• What you need to do:
- 1) According to the article about the Times Square statue, how tall is the monument?
- 2) Name every group that the article about the Times Square statue says Mr. Dorsey keeps from running over each other.
- 3) Rewrite the passage of the Times Square statue article that begins at the words "Damon Dorsey was" and stops after "a 27-foot-tall monument.", putting "workday" in place of "shift".

• Selected passage:
╭──
Damon Dorsey was 23 and searching for a job when he stumbled upon an opening in Times Square’s security department.
More than 15 years later, every shift still brings something new. One night in late September, it was a 27-foot-tall monument.
Mr. Dorsey was there for the installation of Kehinde Wiley’s “Rumors of War,” a bronze statue of a triumphant African-American man riding a horse, atop a limestone base. Since then, in addition to his typical duties of keeping hundreds of thousands of tourists, locals, sightseeing bus ticket hawkers, Elmos and Mickey Mice from running over each other, Mr. Dorsey has been a kind of docent, explaining to anyone who seems curious or puzzled about the artwork towering above them.
His employer, the Times Square Alliance, has deputized Mr. Dorsey and several other security and sanitation workers as “public art ambassadors” for the monument, which will end its residency between 46th and 47th Streets this weekend. Before dawn on Monday, it will be removed by a crane and sent to its permanent home outside the Virginia Museum of Fine Arts in Richmond.
As Mr. Dorsey and his co-workers tell anyone who asks, Mr. Wiley’s monument is a retort to Confederate statues in general, and in particular those that sit not far from the museum on Richmond’s Monument Avenue, where the Confederate icons Robert E. Lee, Stonewall Jackson and J.E.B. Stuart all sit astride horses.
╰──
Spatial data with pictures
╭──
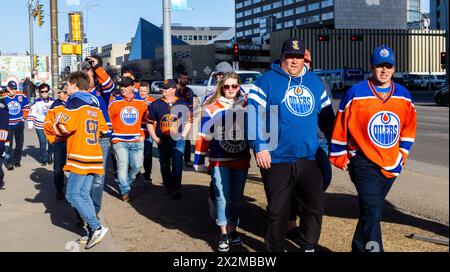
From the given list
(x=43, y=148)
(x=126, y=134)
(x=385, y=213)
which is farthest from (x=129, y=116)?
(x=43, y=148)

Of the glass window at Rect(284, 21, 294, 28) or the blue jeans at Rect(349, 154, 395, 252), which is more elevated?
the glass window at Rect(284, 21, 294, 28)

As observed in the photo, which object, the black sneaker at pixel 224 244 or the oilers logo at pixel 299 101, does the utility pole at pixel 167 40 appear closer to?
the black sneaker at pixel 224 244

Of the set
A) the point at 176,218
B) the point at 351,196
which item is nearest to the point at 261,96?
the point at 176,218

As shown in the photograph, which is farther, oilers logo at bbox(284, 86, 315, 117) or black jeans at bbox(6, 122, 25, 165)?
black jeans at bbox(6, 122, 25, 165)

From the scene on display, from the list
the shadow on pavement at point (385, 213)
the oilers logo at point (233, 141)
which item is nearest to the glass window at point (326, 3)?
the shadow on pavement at point (385, 213)

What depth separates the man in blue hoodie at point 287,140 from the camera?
15.8 ft

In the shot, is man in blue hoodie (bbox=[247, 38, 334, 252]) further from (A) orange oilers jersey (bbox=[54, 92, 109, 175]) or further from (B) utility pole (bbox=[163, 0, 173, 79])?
(B) utility pole (bbox=[163, 0, 173, 79])

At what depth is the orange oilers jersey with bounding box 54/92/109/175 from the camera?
19.7ft

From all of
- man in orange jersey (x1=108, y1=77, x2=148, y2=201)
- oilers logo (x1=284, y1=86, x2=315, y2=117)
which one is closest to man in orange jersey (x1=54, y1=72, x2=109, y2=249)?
man in orange jersey (x1=108, y1=77, x2=148, y2=201)

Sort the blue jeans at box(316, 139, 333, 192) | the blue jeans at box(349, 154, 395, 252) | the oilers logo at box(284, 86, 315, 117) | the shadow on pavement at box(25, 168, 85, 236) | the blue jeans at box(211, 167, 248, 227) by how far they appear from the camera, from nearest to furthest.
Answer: the blue jeans at box(349, 154, 395, 252), the oilers logo at box(284, 86, 315, 117), the blue jeans at box(316, 139, 333, 192), the blue jeans at box(211, 167, 248, 227), the shadow on pavement at box(25, 168, 85, 236)

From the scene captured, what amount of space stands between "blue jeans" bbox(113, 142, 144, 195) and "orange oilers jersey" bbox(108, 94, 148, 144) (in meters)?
0.10
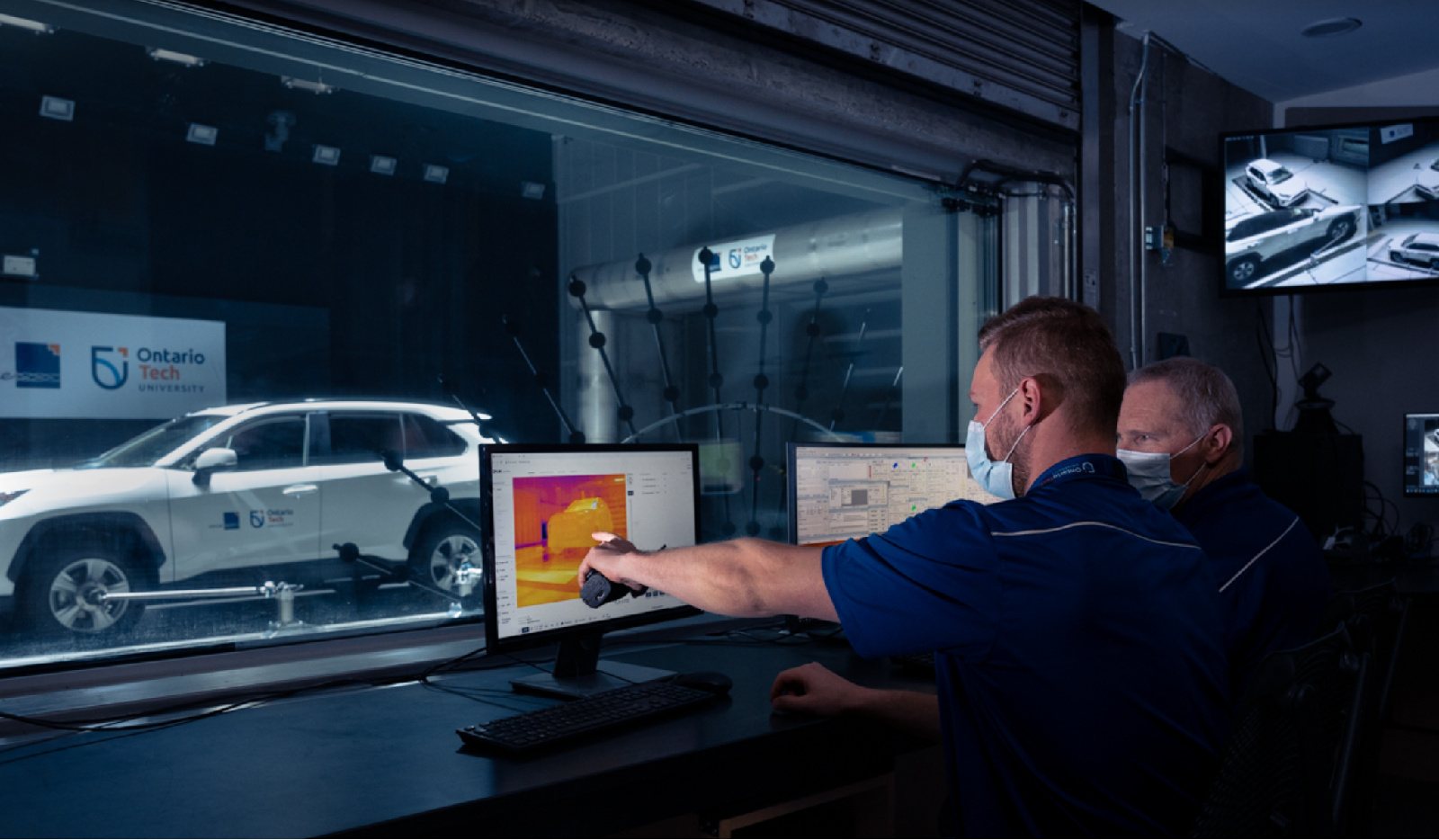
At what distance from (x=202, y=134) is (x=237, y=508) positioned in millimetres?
806

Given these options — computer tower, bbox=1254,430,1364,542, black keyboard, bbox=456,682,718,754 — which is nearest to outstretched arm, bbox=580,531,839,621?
black keyboard, bbox=456,682,718,754

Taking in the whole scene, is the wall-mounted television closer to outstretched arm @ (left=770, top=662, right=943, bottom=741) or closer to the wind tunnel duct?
the wind tunnel duct

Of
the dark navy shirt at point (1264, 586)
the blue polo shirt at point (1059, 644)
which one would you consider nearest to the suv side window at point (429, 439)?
the blue polo shirt at point (1059, 644)

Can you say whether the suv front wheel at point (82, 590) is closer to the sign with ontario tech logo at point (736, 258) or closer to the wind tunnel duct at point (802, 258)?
the wind tunnel duct at point (802, 258)

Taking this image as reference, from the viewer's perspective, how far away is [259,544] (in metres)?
Result: 2.13

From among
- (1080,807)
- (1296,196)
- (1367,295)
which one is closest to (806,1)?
(1080,807)

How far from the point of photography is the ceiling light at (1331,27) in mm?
3471

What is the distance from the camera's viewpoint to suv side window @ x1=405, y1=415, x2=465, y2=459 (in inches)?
93.5

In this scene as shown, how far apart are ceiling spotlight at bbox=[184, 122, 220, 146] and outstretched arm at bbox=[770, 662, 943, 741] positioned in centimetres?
168

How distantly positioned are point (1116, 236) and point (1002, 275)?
0.46 m

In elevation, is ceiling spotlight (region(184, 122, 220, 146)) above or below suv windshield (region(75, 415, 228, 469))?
above

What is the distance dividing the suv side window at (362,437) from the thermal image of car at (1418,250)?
359cm

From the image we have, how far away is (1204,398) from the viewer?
6.95 ft

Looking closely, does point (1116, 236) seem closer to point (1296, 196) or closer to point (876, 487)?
point (1296, 196)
╰──
• Outputs in order:
- 1) 27 feet

- 2) Tourists, locals, sightseeing bus ticket hawkers, Elmos and Mickey Mice

- 3)
Damon Dorsey was 23 and searching for a job when he stumbled upon an opening in Times Square’s security department.
More than 15 years later, every workday still brings something new. One night in late September, it was a 27-foot-tall monument.